Your story is very common, so don't go convincing yourself this is the end because it's not.

Panicking about having a panic attack when we start to feel some anxiety after feeling great, says you're on the ball with self insight. I did the same thing as a matter of course every time I had a strong coffee, when the caffeine kicked in I thought I was having a relapse.

Those of us who've experienced anxiety in it's most horrible form, know exactly how devastating it can be, so being hyper about it returning is totally understandable ok? On your night out did you consume alcohol or strong coffee? Adrenaline responses can trigger memories of past attacks. It's scary because we don't have a cause or reason and end up trying to analyse the shit out of it until we're actually having a panic attack!

Learning what it feels like in your body can help to identify when something has been caused by food or drink for instance, then learning to rationalise and calm yourself gets easier with time. I'm not saying this is what it was for you, but I've had it so many times I could scream. I know now when coffee hits cause 'that' feeling in my chest/abdomen I need to drink water instead for a while.

It seems you're in a place where you have lots of support and resources. I hope I haven't been too flippant...it's late and my writing mojo has waned..sorry.

Keep tabs with us ok? Hopefully someone with some mojo left can be more helpful.

Kind thoughts...Sara xo

blondguy
Champion Alumni
Champion Alumni

Hello Muddlee

You've really done well with your coping skills and good on you!

I see that Sara has some great help above too. I understand your pain with anxiety after having it for many years.

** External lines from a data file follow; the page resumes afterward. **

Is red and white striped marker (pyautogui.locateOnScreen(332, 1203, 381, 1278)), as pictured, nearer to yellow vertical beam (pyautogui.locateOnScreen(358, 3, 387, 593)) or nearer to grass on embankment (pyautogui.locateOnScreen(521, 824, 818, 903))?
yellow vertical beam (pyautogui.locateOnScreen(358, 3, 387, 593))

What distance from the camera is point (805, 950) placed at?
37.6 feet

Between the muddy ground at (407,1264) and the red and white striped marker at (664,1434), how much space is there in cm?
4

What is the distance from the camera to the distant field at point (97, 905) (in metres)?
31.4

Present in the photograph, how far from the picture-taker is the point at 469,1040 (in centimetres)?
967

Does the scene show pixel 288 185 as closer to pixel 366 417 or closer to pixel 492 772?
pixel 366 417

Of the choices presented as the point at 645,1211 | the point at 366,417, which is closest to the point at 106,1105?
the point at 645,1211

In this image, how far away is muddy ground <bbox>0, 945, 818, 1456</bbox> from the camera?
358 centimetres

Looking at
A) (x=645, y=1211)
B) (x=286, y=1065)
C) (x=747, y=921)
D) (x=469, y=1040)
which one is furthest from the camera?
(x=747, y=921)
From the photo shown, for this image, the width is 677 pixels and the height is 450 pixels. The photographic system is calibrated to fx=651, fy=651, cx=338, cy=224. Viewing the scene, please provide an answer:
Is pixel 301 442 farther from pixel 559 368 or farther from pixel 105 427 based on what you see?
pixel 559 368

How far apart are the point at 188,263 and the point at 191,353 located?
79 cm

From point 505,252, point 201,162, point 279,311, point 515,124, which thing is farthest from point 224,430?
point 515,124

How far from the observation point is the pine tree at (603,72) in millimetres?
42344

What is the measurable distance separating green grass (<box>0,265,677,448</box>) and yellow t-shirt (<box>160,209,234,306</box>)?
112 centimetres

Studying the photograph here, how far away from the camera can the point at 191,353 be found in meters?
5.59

No different to a roller coaster ride. We do have setbacks or low periods with our anxiety. Its just part of the disorder. Unfortunately it takes a while for the symptoms to become unimportant (the severity of the anxiety does decrease with calm and true acceptance that the symptoms are still only feelings)

I hope today is good to you and happy anniversary to you both.

There is nothing out of control, just the feelings of anxiety being a nuisance. Your old confidence is still there, its the anxiety masking it

my kind thoughts

Paul

Muddlee
Blue Voices Member
Blue Voices Member

Thanks so much guys for your support xoxo. Still feeling a bit down in the dumps but it's not mattering as much as it did a couple of days ago. Thinking about seeing my psychologist after university finishes just to get me back on track if things are still a bit of a struggle over the next couple of weeks . And Sara i just realised I DID have caffeine that night in the form of a red bull can at about 8:00pm :z it would certainly contribute to the erratic change in my heartbeat and the 'jittery' feeling i had the whole night. And thanks paul for your warm words ❤️ Anxiety can certainly be a roller coaster but i know my old confidence and improvement hasn't gone anywhere, its just a bit hard to see at the moment.

Thanks for the support guys ❤️

Muddleee

You're welcome Muddlee;

As you build you tool box of strategies and insight, triggers can be dealt with so much more effectively and efficiently; that's our 'reward' for hard work.